Can you transcribe each of the records below word for word, leaving the pictures out of your answer?

══════════════════════════════

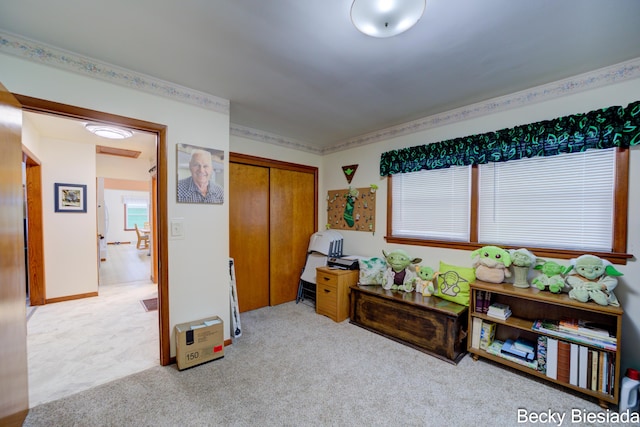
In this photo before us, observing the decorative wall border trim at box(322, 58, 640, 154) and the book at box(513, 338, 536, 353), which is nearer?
the decorative wall border trim at box(322, 58, 640, 154)

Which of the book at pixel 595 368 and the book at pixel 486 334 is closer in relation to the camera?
the book at pixel 595 368

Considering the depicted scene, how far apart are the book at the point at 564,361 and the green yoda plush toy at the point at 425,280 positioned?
102cm

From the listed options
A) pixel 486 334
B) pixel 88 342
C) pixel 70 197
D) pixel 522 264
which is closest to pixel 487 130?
pixel 522 264

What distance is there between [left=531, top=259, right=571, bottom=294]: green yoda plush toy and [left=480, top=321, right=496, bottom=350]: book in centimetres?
52

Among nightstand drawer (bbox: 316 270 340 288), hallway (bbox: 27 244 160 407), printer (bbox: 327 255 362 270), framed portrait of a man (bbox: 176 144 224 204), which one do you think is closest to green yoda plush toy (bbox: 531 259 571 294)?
printer (bbox: 327 255 362 270)

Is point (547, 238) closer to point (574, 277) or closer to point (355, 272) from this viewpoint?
point (574, 277)

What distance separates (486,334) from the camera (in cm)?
227

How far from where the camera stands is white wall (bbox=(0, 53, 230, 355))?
1834 mm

══════════════════════════════

**Exercise answer**
In this photo before us, observing the decorative wall border trim at box(322, 58, 640, 154) and the book at box(513, 338, 536, 353), which is nearer?
the decorative wall border trim at box(322, 58, 640, 154)

Which of the book at pixel 595 368 and the book at pixel 486 334 is closer in relation to the camera?
the book at pixel 595 368

Considering the depicted scene, how far apart are the book at the point at 564,361 and the green yoda plush toy at the point at 425,280 positioned?
102cm

From the listed options
A) pixel 486 334
B) pixel 88 342
C) pixel 70 197
D) pixel 522 264
which is closest to pixel 487 130?
pixel 522 264

What distance is there between [left=531, top=259, right=571, bottom=294]: green yoda plush toy and [left=480, top=321, right=496, bottom=350]: book in centimetres?
52

Among nightstand drawer (bbox: 316 270 340 288), hallway (bbox: 27 244 160 407), printer (bbox: 327 255 362 270), framed portrait of a man (bbox: 176 144 224 204), which one do you think is closest to green yoda plush toy (bbox: 531 259 571 294)?
printer (bbox: 327 255 362 270)

Is point (547, 238) closer to point (574, 277) or closer to point (355, 272) from this viewpoint?
point (574, 277)

What distance separates (486,334) from the camera (in cm)?
227

How far from where the camera stands is white wall (bbox=(0, 53, 230, 355))?
1834 mm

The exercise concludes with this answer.